Happily, Leo Wringer, who played Aaron in Titus Andronicus - the rock on which SATTF nearly foundered - returns to triumph, effortlessly commanding in the scene in which he explains to the Ventian council how he came to woo, and win, Desdemona.

Wringer, slight and dapper in a suit - the play is unshowily updated to the Edwardian era - is fully at ease too as the Othello who advises, "Put up your bright swords for the dew will rust them". That he has yet to find the pitch of grief, rage and despair demanded by Othello's unravelling must in part be laid at the door of the actor playing his tormentor - step forward Chris Donnelly.

Iago is, of course, ultimately unfathomable. Coleridge famously wrote of his "motiveless malignity". But if an actor does not show why Iago does what he does, he at least has to show the malignity. Donnelly, or Hilton, chooses not to, resulting in an Iago with all the bite of a daytime TV presenter.

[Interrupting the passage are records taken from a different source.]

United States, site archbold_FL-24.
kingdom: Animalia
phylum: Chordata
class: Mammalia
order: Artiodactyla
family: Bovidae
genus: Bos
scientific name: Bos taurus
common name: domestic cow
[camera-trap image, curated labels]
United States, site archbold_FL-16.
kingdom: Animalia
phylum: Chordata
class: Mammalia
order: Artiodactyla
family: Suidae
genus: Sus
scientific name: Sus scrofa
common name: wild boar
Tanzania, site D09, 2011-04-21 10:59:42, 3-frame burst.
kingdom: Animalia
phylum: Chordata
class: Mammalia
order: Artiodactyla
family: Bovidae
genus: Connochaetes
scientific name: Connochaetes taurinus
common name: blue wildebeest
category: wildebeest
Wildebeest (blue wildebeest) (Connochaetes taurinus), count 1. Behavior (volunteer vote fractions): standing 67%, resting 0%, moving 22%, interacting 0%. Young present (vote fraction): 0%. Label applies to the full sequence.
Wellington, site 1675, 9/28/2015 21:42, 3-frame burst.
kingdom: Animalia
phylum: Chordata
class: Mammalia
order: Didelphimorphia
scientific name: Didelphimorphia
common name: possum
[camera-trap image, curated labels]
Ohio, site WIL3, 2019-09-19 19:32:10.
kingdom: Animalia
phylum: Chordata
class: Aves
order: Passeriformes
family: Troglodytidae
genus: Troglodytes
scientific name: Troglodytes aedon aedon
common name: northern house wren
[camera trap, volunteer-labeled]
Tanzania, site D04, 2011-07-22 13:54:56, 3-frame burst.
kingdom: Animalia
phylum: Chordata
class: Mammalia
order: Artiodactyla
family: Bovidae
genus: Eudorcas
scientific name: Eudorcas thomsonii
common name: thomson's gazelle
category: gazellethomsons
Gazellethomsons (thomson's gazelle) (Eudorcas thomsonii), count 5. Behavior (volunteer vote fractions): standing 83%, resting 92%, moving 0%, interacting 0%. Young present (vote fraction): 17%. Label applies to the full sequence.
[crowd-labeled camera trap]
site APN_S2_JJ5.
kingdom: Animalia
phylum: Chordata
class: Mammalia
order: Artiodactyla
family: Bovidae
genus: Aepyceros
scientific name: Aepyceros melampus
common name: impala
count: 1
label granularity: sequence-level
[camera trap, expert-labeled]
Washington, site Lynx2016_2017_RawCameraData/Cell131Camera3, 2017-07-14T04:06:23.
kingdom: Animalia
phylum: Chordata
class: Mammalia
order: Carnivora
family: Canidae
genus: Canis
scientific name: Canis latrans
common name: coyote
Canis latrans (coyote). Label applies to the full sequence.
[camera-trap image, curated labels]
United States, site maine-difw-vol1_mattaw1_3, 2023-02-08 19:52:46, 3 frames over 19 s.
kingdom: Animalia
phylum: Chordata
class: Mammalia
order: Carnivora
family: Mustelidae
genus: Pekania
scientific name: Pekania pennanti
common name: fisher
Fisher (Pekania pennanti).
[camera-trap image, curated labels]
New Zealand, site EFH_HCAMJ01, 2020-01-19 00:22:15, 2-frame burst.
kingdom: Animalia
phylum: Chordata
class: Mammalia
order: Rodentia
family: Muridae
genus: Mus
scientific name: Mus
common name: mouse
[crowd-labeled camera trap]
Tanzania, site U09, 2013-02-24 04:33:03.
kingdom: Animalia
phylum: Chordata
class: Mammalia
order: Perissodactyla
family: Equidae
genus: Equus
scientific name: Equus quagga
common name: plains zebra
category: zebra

Elsewhere, Wringer receives fine support from Byron Mondahl whose Roderigo has more than a little of the late Roy Kinnear about him; Philip Buck as Cassio and Saskia Portway as a particularly sweet and winning Desdemona. Paul Nicholson as Brabantio is, however perhaps a little too frail.

Hilton's experience and intelligence illuminates the production. In the early council chamber scene, he sets Desdemona apart, on a chair in the corner, while the men set about sorting the affairs of state. It's a deft touch.

There is certainly room for improvement then, not least with the fluffed lines which punctuated the performance I saw. But this Othello overall is cause for celebration.